Lines with "data": pull these out of the listing below.

» Available records:

-=-=-=-=-

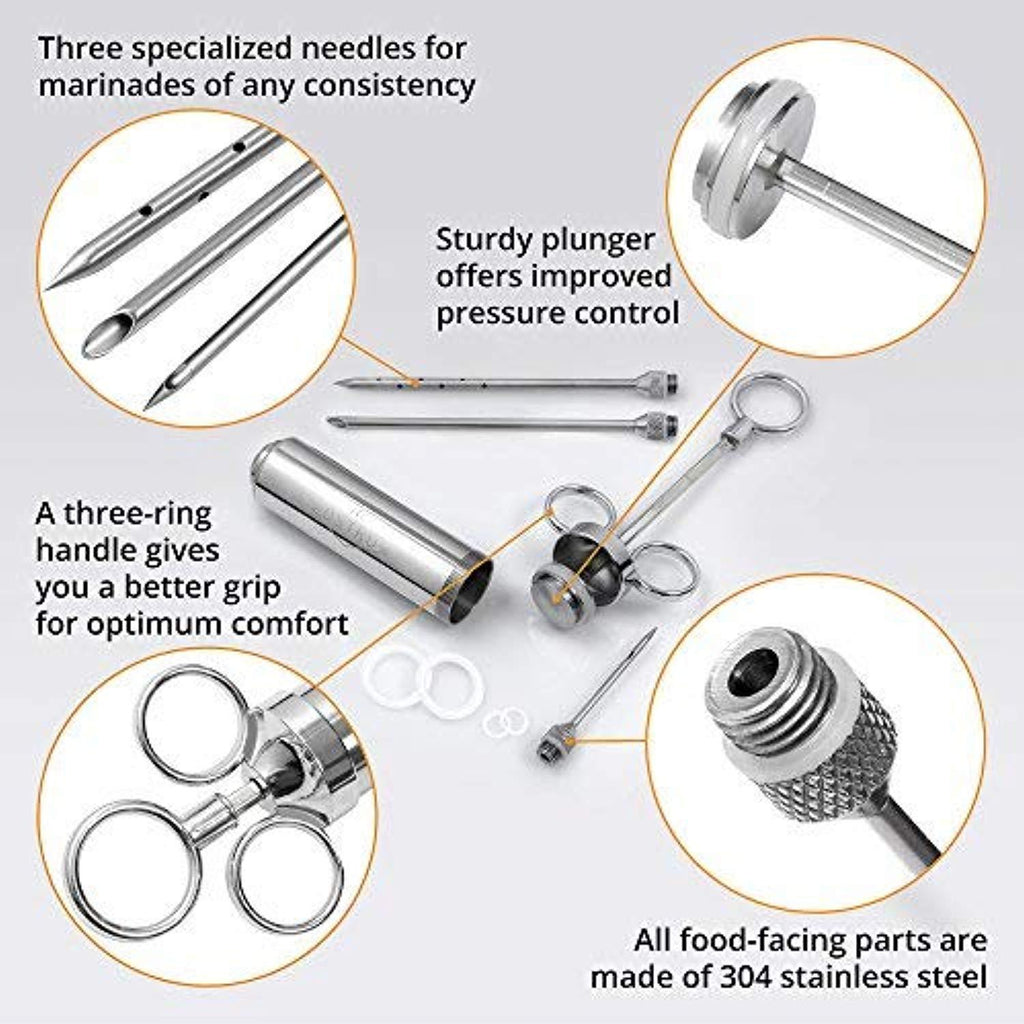 Three specialized needles for marinades of any consistency

Sturdy plunger offers improved pressure control

A three-ring handle gives you a better grip for optimum comfort

All food-facing parts are made of 304 stainless steel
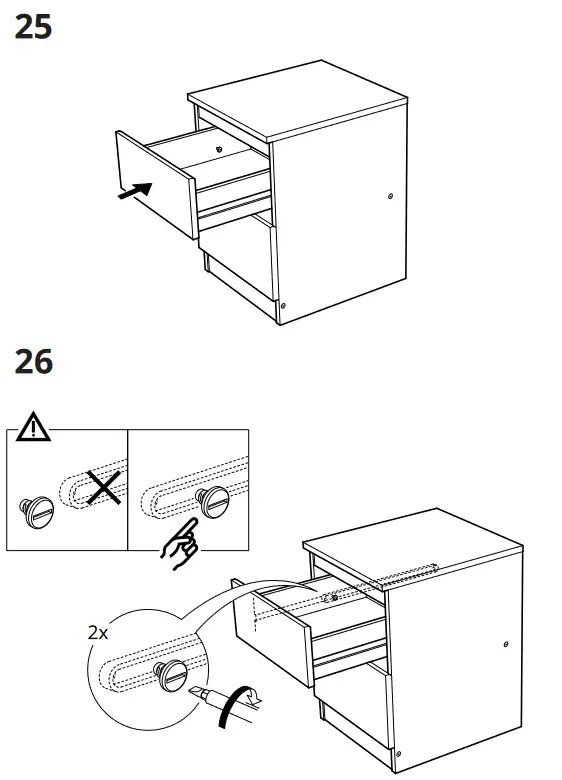 25

26

2x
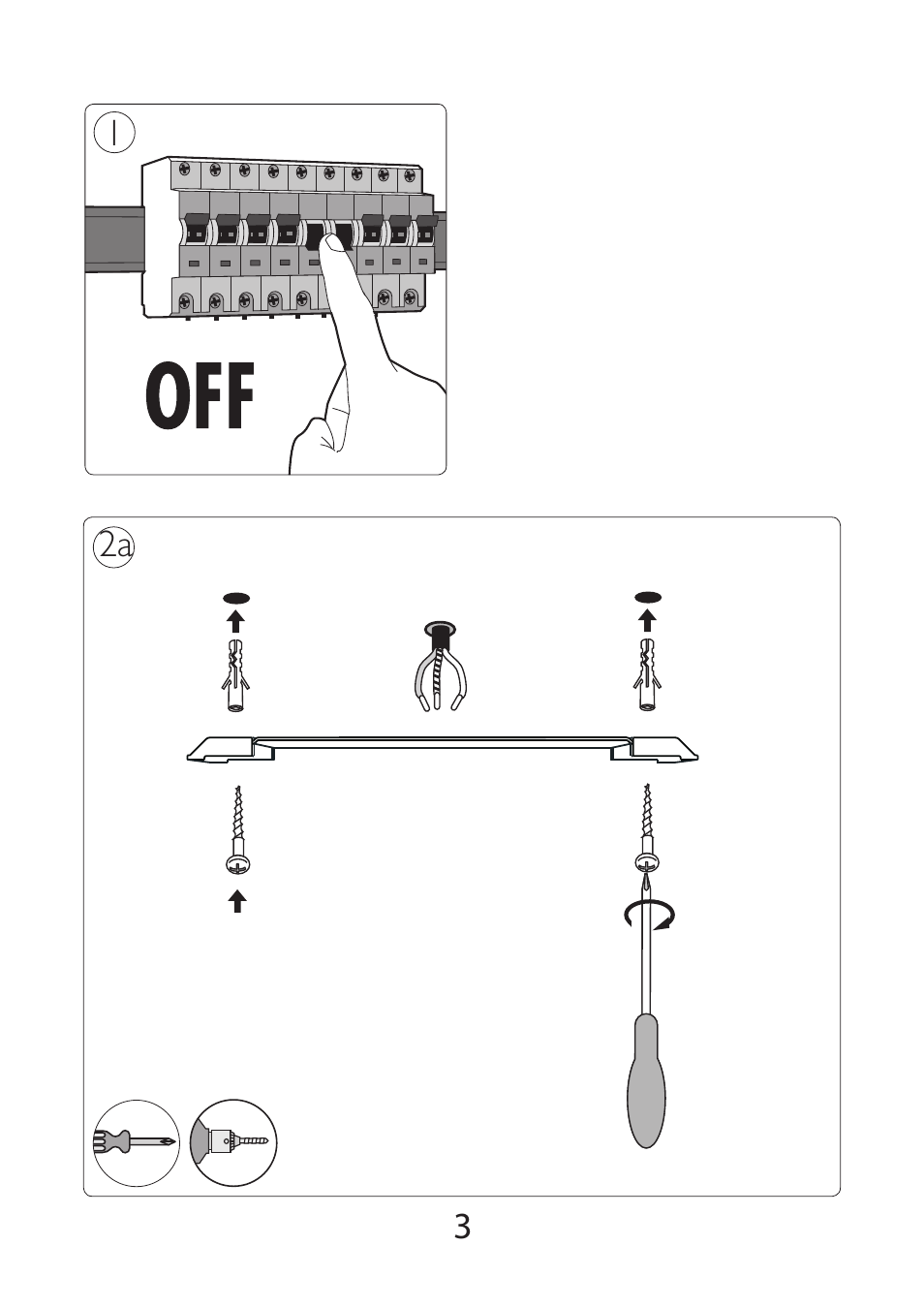 1

OFF

2a

3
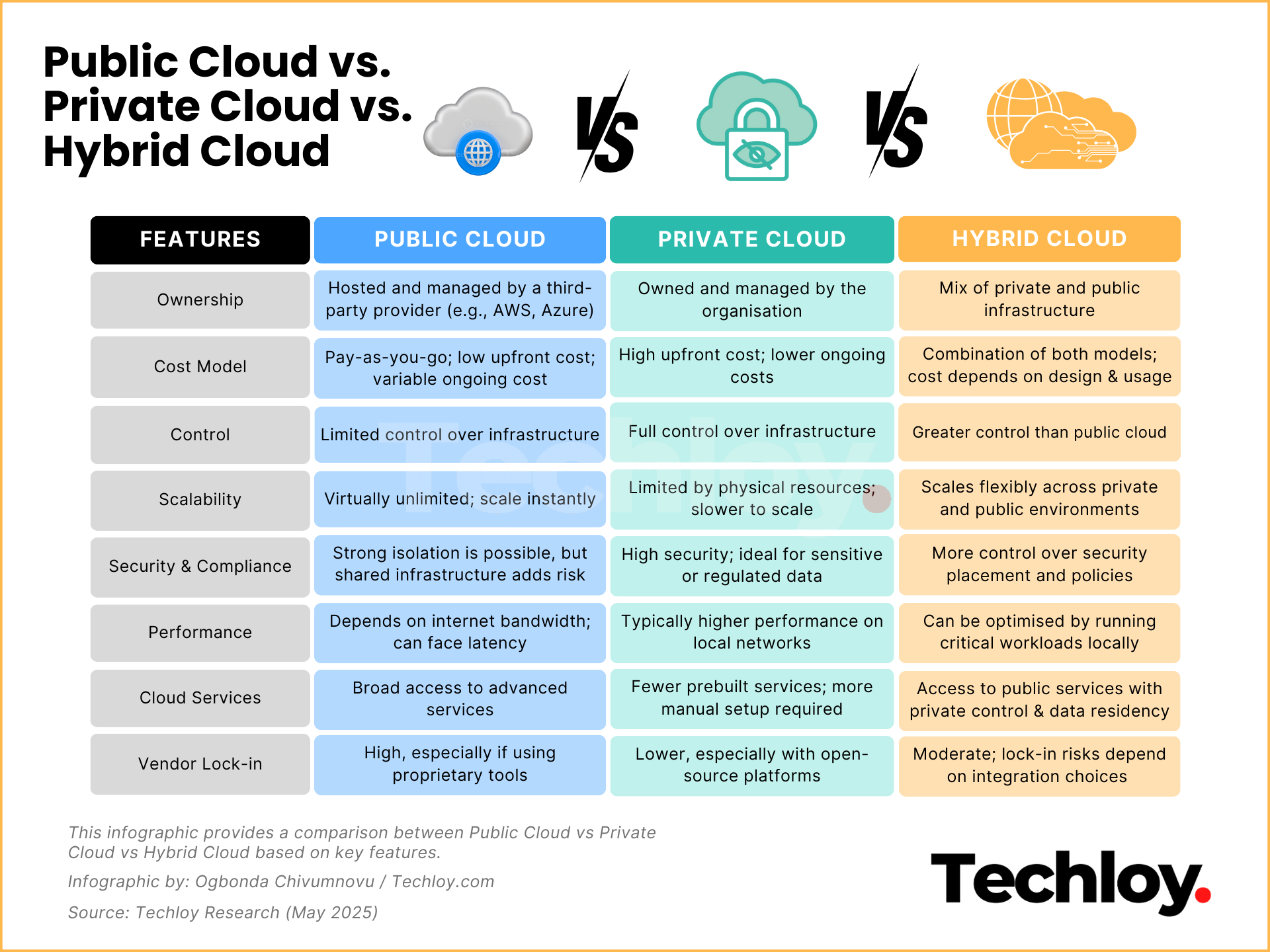 Public Cloud vs. Private Cloud vs. Hybrid Cloud

VS

VS

| FEATURES | PUBLIC CLOUD | PRIVATE CLOUD | HYBRID CLOUD |
|---|---|---|---|
| Ownership | Hosted and managed by a third-party provider (e.g., AWS, Azure) | Owned and managed by the organisation | Mix of private and public infrastructure |
| Cost Model | Pay-as-you-go; low upfront cost; variable ongoing cost | High upfront cost; lower ongoing costs | Combination of both models; cost depends on design & usage |
| Control | Limited control over infrastructure | Full control over infrastructure | Greater control than public cloud |
| Scalability | Virtually unlimited; scale instantly | Limited by physical resources; slower to scale | Scales flexibly across private and public environments |
| Security & Compliance | Strong isolation is possible, but shared infrastructure adds risk | High security; ideal for sensitive or regulated data | More control over security placement and policies |
| Performance | Depends on internet bandwidth; can face latency | Typically higher performance on local networks | Can be optimised by running critical workloads locally |
| Cloud Services | Broad access to advanced services | Fewer prebuilt services; more manual setup required | Access to public services with private control & data residency |
| Vendor Lock-in | High, especially if using proprietary tools | Lower, especially with open-source platforms | Moderate; lock-in risks depend on integration choices |

This infographic provides a comparison between Public Cloud vs Private Cloud vs Hybrid Cloud based on key features.

Infographic by: Ogbonda Chivumnovu / Techloy.com

Source: Techloy Research (May 2025)

Techloy.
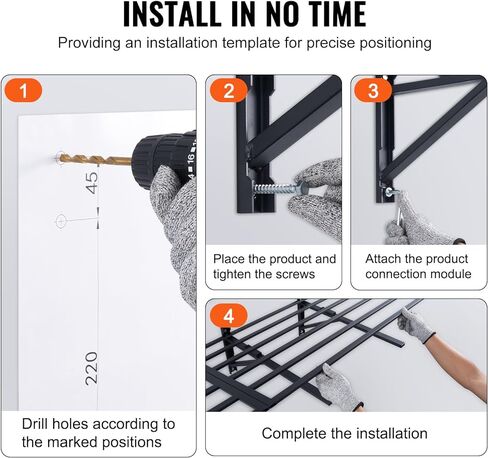 INSTALL IN NO TIME

Providing an installation template for precise positioning

1

45

220

Drill holes according to the marked positions

2

Place the product and tighten the screws

3

Attach the product connection module

4

Complete the installation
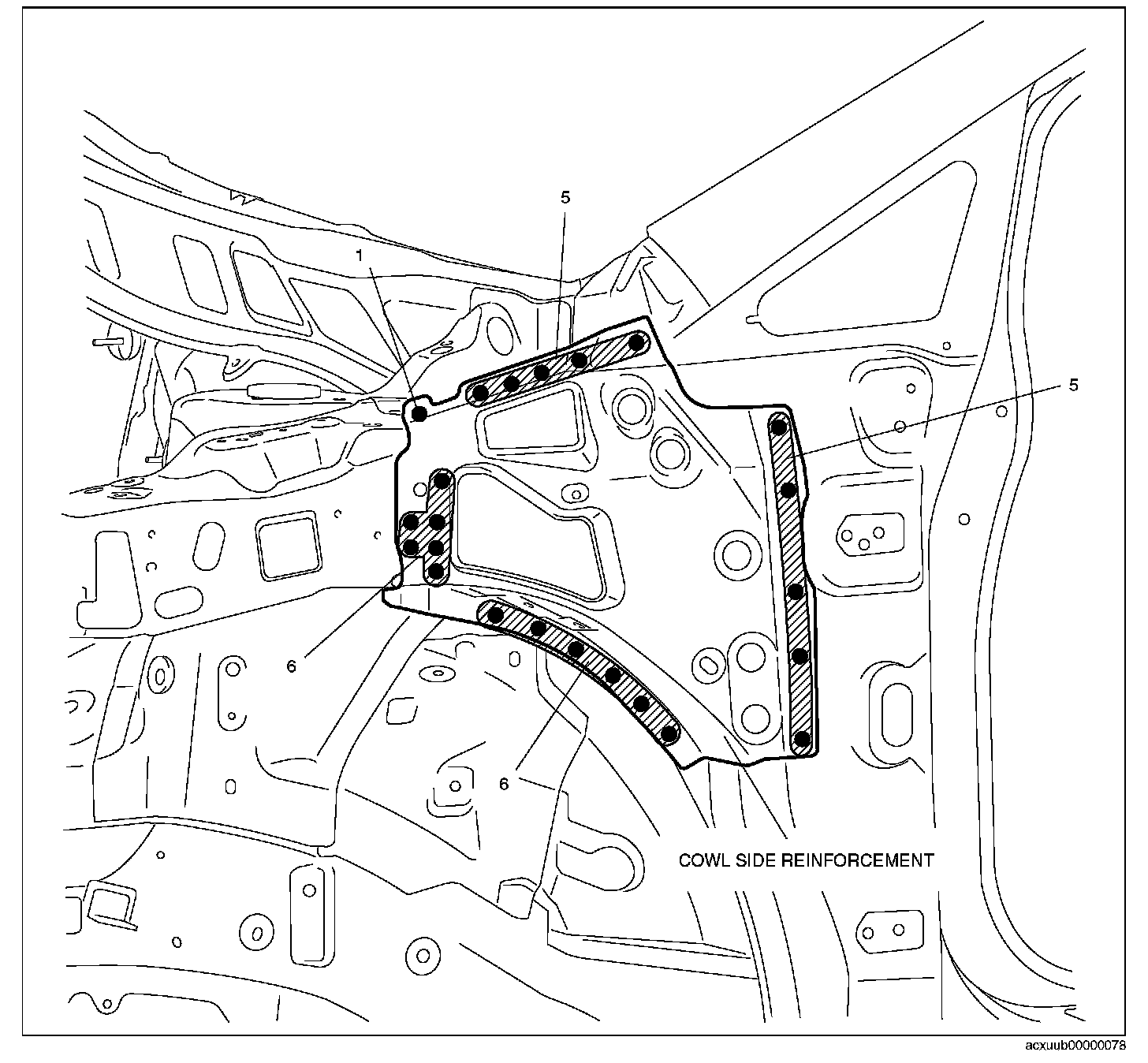 5
1
5
6
6
COWL SIDE REINFORCEMENT
acxuub00000078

-=-=-=-=-

» Exercise result:
| Security & Compliance | Strong isolation is possible, but shared infrastructure adds risk | High security; ideal for sensitive or regulated data | More control over security placement and policies |
| Cloud Services | Broad access to advanced services | Fewer prebuilt services; more manual setup required | Access to public services with private control & data residency |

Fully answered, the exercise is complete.